• EXERCISE INSTRUCTIONS
Without the pictures, output the records below exactly as they are.

• DATA TO PROCESS

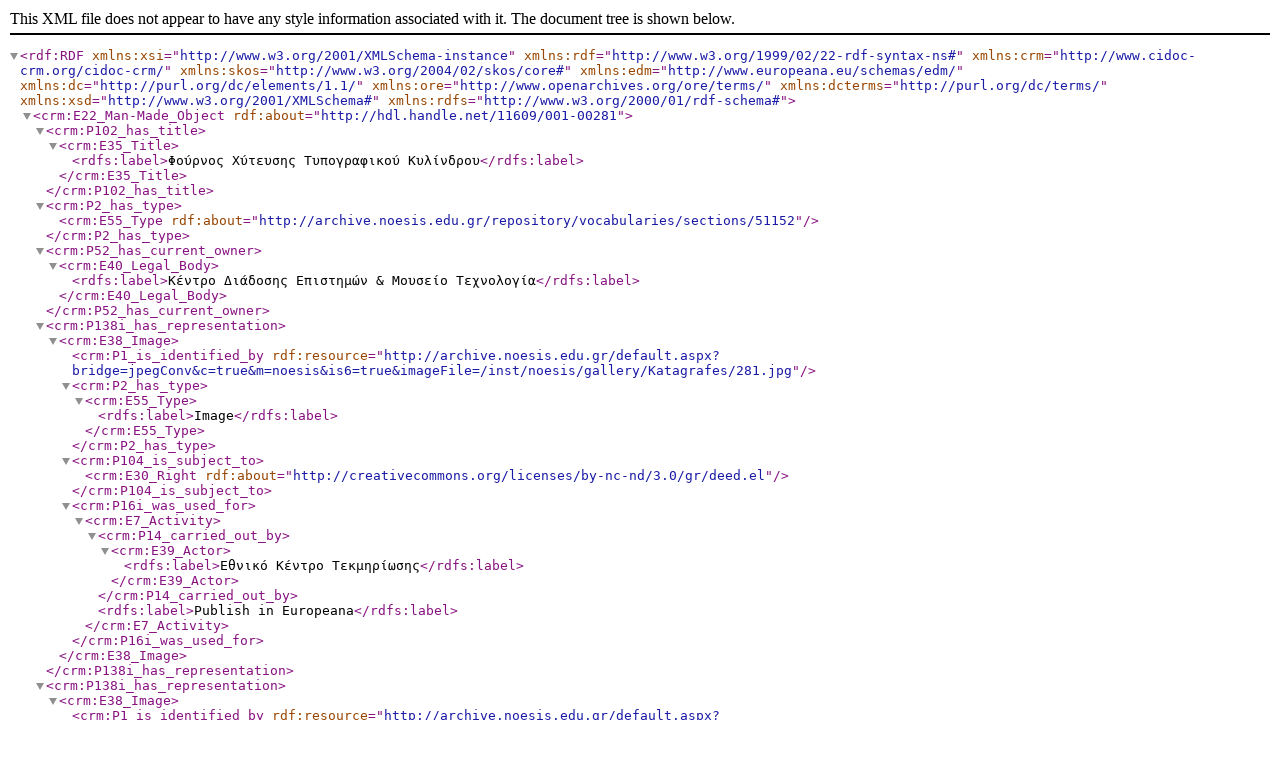

--- FILE ---
content_type: text/xml;charset=UTF-8
request_url: http://archive.noesis.edu.gr/repository/handle/11609/001-00281.cidoc-crm.rdf
body_size: 1467
content:

<rdf:RDF 
    xmlns:xsi="http://www.w3.org/2001/XMLSchema-instance"
    xmlns:rdf="http://www.w3.org/1999/02/22-rdf-syntax-ns#"
    xmlns:crm="http://www.cidoc-crm.org/cidoc-crm/"
    xmlns:skos="http://www.w3.org/2004/02/skos/core#"
    xmlns:edm="http://www.europeana.eu/schemas/edm/"
    xmlns:dc="http://purl.org/dc/elements/1.1/"
    xmlns:ore="http://www.openarchives.org/ore/terms/"
    xmlns:dcterms="http://purl.org/dc/terms/"
    xmlns:xsd="http://www.w3.org/2001/XMLSchema#"
    
    xmlns:rdfs="http://www.w3.org/2000/01/rdf-schema#"
    
>
	
            <crm:E22_Man-Made_Object rdf:about='http://hdl.handle.net/11609/001-00281'>
            
                        <crm:P102_has_title>
                            <crm:E35_Title><rdfs:label>Φούρνος Χύτευσης Τυπογραφικού Κυλίνδρου</rdfs:label></crm:E35_Title>
                        </crm:P102_has_title>
                    
                        <crm:P2_has_type>
                            <crm:E55_Type rdf:about='http://archive.noesis.edu.gr/repository/vocabularies/sections/51152' />
                        </crm:P2_has_type>
                    
                        <crm:P52_has_current_owner>
                            <crm:E40_Legal_Body>
                                <rdfs:label>Κέντρο Διάδοσης Επιστημών &amp; Μουσείο Τεχνολογία</rdfs:label>
                            </crm:E40_Legal_Body>
                        </crm:P52_has_current_owner>
                    
                        <crm:P138i_has_representation>
                            <crm:E38_Image>
                       
                            <crm:P1_is_identified_by rdf:resource='http://archive.noesis.edu.gr/default.aspx?bridge=jpegConv&amp;c=true&amp;m=noesis&amp;is6=true&amp;imageFile=/inst/noesis/gallery/Katagrafes/281.jpg'/>   
                            <crm:P2_has_type>
                                <crm:E55_Type><rdfs:label>Image</rdfs:label></crm:E55_Type>
                            </crm:P2_has_type>
                            <crm:P104_is_subject_to>
                                <crm:E30_Right rdf:about='http://creativecommons.org/licenses/by-nc-nd/3.0/gr/deed.el' />
                            </crm:P104_is_subject_to>
                            <crm:P16i_was_used_for>
                                <crm:E7_Activity>
                                    <crm:P14_carried_out_by>
                                        <crm:E39_Actor>
                                            <rdfs:label>Εθνικό Κέντρο Τεκμηρίωσης</rdfs:label>
                                        </crm:E39_Actor>
                                    </crm:P14_carried_out_by>
                                    <rdfs:label>Publish in Europeana</rdfs:label>
                                </crm:E7_Activity>
                            </crm:P16i_was_used_for>
                    
                            </crm:E38_Image>
                        </crm:P138i_has_representation>
                    
                        <crm:P138i_has_representation>
                            <crm:E38_Image>
                       
                            <crm:P1_is_identified_by rdf:resource='http://archive.noesis.edu.gr/default.aspx?bridge=jpegConv&amp;c=true&amp;m=noesis&amp;is6=true&amp;imageFile=/inst/noesis/gallery/Katagrafes/281_1.jpg'/>   
                            <crm:P2_has_type>
                                <crm:E55_Type><rdfs:label>Image</rdfs:label></crm:E55_Type>
                            </crm:P2_has_type>
                            <crm:P104_is_subject_to>
                                <crm:E30_Right rdf:about='http://creativecommons.org/licenses/by-nc-nd/3.0/gr/deed.el' />
                            </crm:P104_is_subject_to>
                            <crm:P16i_was_used_for>
                                <crm:E7_Activity>
                                    <crm:P14_carried_out_by>
                                        <crm:E39_Actor>
                                            <rdfs:label>Εθνικό Κέντρο Τεκμηρίωσης</rdfs:label>
                                        </crm:E39_Actor>
                                    </crm:P14_carried_out_by>
                                    <rdfs:label>Publish in Europeana</rdfs:label>
                                </crm:E7_Activity>
                            </crm:P16i_was_used_for>
                    
                            </crm:E38_Image>
                        </crm:P138i_has_representation>
                    
                        <crm:P138i_has_representation>
                            <crm:E38_Image>
                       
                            <crm:P1_is_identified_by rdf:resource='http://archive.noesis.edu.gr/default.aspx?bridge=jpegConv&amp;c=true&amp;m=noesis&amp;is6=true&amp;imageFile=/inst/noesis/gallery/Katagrafes/281_2.jpg'/>   
                            <crm:P2_has_type>
                                <crm:E55_Type><rdfs:label>Image</rdfs:label></crm:E55_Type>
                            </crm:P2_has_type>
                            <crm:P104_is_subject_to>
                                <crm:E30_Right rdf:about='http://creativecommons.org/licenses/by-nc-nd/3.0/gr/deed.el' />
                            </crm:P104_is_subject_to>
                            <crm:P16i_was_used_for>
                                <crm:E7_Activity>
                                    <crm:P14_carried_out_by>
                                        <crm:E39_Actor>
                                            <rdfs:label>Εθνικό Κέντρο Τεκμηρίωσης</rdfs:label>
                                        </crm:E39_Actor>
                                    </crm:P14_carried_out_by>
                                    <rdfs:label>Publish in Europeana</rdfs:label>
                                </crm:E7_Activity>
                            </crm:P16i_was_used_for>
                    
                            </crm:E38_Image>
                        </crm:P138i_has_representation>
                    
                        <crm:P2_has_type>
                            <crm:E55_Type rdf:about='http://archive.noesis.edu.gr/repository/vocabularies/types/51220' />
                        </crm:P2_has_type>
                                
            </crm:E22_Man-Made_Object>
            
</rdf:RDF>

• RESPONSE TO THE TASK
--- FILE ---
content_type: text/xml;charset=UTF-8
request_url: http://archive.noesis.edu.gr/repository/handle/11609/001-00281.cidoc-crm.rdf
body_size: 1467
content:

<rdf:RDF 
    xmlns:xsi="http://www.w3.org/2001/XMLSchema-instance"
    xmlns:rdf="http://www.w3.org/1999/02/22-rdf-syntax-ns#"
    xmlns:crm="http://www.cidoc-crm.org/cidoc-crm/"
    xmlns:skos="http://www.w3.org/2004/02/skos/core#"
    xmlns:edm="http://www.europeana.eu/schemas/edm/"
    xmlns:dc="http://purl.org/dc/elements/1.1/"
    xmlns:ore="http://www.openarchives.org/ore/terms/"
    xmlns:dcterms="http://purl.org/dc/terms/"
    xmlns:xsd="http://www.w3.org/2001/XMLSchema#"
    
    xmlns:rdfs="http://www.w3.org/2000/01/rdf-schema#"
    
>
	
            <crm:E22_Man-Made_Object rdf:about='http://hdl.handle.net/11609/001-00281'>
            
                        <crm:P102_has_title>
                            <crm:E35_Title><rdfs:label>Φούρνος Χύτευσης Τυπογραφικού Κυλίνδρου</rdfs:label></crm:E35_Title>
                        </crm:P102_has_title>
                    
                        <crm:P2_has_type>
                            <crm:E55_Type rdf:about='http://archive.noesis.edu.gr/repository/vocabularies/sections/51152' />
                        </crm:P2_has_type>
                    
                        <crm:P52_has_current_owner>
                            <crm:E40_Legal_Body>
                                <rdfs:label>Κέντρο Διάδοσης Επιστημών &amp; Μουσείο Τεχνολογία</rdfs:label>
                            </crm:E40_Legal_Body>
                        </crm:P52_has_current_owner>
                    
                        <crm:P138i_has_representation>
                            <crm:E38_Image>
                       
                            <crm:P1_is_identified_by rdf:resource='http://archive.noesis.edu.gr/default.aspx?bridge=jpegConv&amp;c=true&amp;m=noesis&amp;is6=true&amp;imageFile=/inst/noesis/gallery/Katagrafes/281.jpg'/>   
                            <crm:P2_has_type>
                                <crm:E55_Type><rdfs:label>Image</rdfs:label></crm:E55_Type>
                            </crm:P2_has_type>
                            <crm:P104_is_subject_to>
                                <crm:E30_Right rdf:about='http://creativecommons.org/licenses/by-nc-nd/3.0/gr/deed.el' />
                            </crm:P104_is_subject_to>
                            <crm:P16i_was_used_for>
                                <crm:E7_Activity>
                                    <crm:P14_carried_out_by>
                                        <crm:E39_Actor>
                                            <rdfs:label>Εθνικό Κέντρο Τεκμηρίωσης</rdfs:label>
                                        </crm:E39_Actor>
                                    </crm:P14_carried_out_by>
                                    <rdfs:label>Publish in Europeana</rdfs:label>
                                </crm:E7_Activity>
                            </crm:P16i_was_used_for>
                    
                            </crm:E38_Image>
                        </crm:P138i_has_representation>
                    
                        <crm:P138i_has_representation>
                            <crm:E38_Image>
                       
                            <crm:P1_is_identified_by rdf:resource='http://archive.noesis.edu.gr/default.aspx?bridge=jpegConv&amp;c=true&amp;m=noesis&amp;is6=true&amp;imageFile=/inst/noesis/gallery/Katagrafes/281_1.jpg'/>   
                            <crm:P2_has_type>
                                <crm:E55_Type><rdfs:label>Image</rdfs:label></crm:E55_Type>
                            </crm:P2_has_type>
                            <crm:P104_is_subject_to>
                                <crm:E30_Right rdf:about='http://creativecommons.org/licenses/by-nc-nd/3.0/gr/deed.el' />
                            </crm:P104_is_subject_to>
                            <crm:P16i_was_used_for>
                                <crm:E7_Activity>
                                    <crm:P14_carried_out_by>
                                        <crm:E39_Actor>
                                            <rdfs:label>Εθνικό Κέντρο Τεκμηρίωσης</rdfs:label>
                                        </crm:E39_Actor>
                                    </crm:P14_carried_out_by>
                                    <rdfs:label>Publish in Europeana</rdfs:label>
                                </crm:E7_Activity>
                            </crm:P16i_was_used_for>
                    
                            </crm:E38_Image>
                        </crm:P138i_has_representation>
                    
                        <crm:P138i_has_representation>
                            <crm:E38_Image>
                       
                            <crm:P1_is_identified_by rdf:resource='http://archive.noesis.edu.gr/default.aspx?bridge=jpegConv&amp;c=true&amp;m=noesis&amp;is6=true&amp;imageFile=/inst/noesis/gallery/Katagrafes/281_2.jpg'/>   
                            <crm:P2_has_type>
                                <crm:E55_Type><rdfs:label>Image</rdfs:label></crm:E55_Type>
                            </crm:P2_has_type>
                            <crm:P104_is_subject_to>
                                <crm:E30_Right rdf:about='http://creativecommons.org/licenses/by-nc-nd/3.0/gr/deed.el' />
                            </crm:P104_is_subject_to>
                            <crm:P16i_was_used_for>
                                <crm:E7_Activity>
                                    <crm:P14_carried_out_by>
                                        <crm:E39_Actor>
                                            <rdfs:label>Εθνικό Κέντρο Τεκμηρίωσης</rdfs:label>
                                        </crm:E39_Actor>
                                    </crm:P14_carried_out_by>
                                    <rdfs:label>Publish in Europeana</rdfs:label>
                                </crm:E7_Activity>
                            </crm:P16i_was_used_for>
                    
                            </crm:E38_Image>
                        </crm:P138i_has_representation>
                    
                        <crm:P2_has_type>
                            <crm:E55_Type rdf:about='http://archive.noesis.edu.gr/repository/vocabularies/types/51220' />
                        </crm:P2_has_type>
                                
            </crm:E22_Man-Made_Object>
            
</rdf:RDF>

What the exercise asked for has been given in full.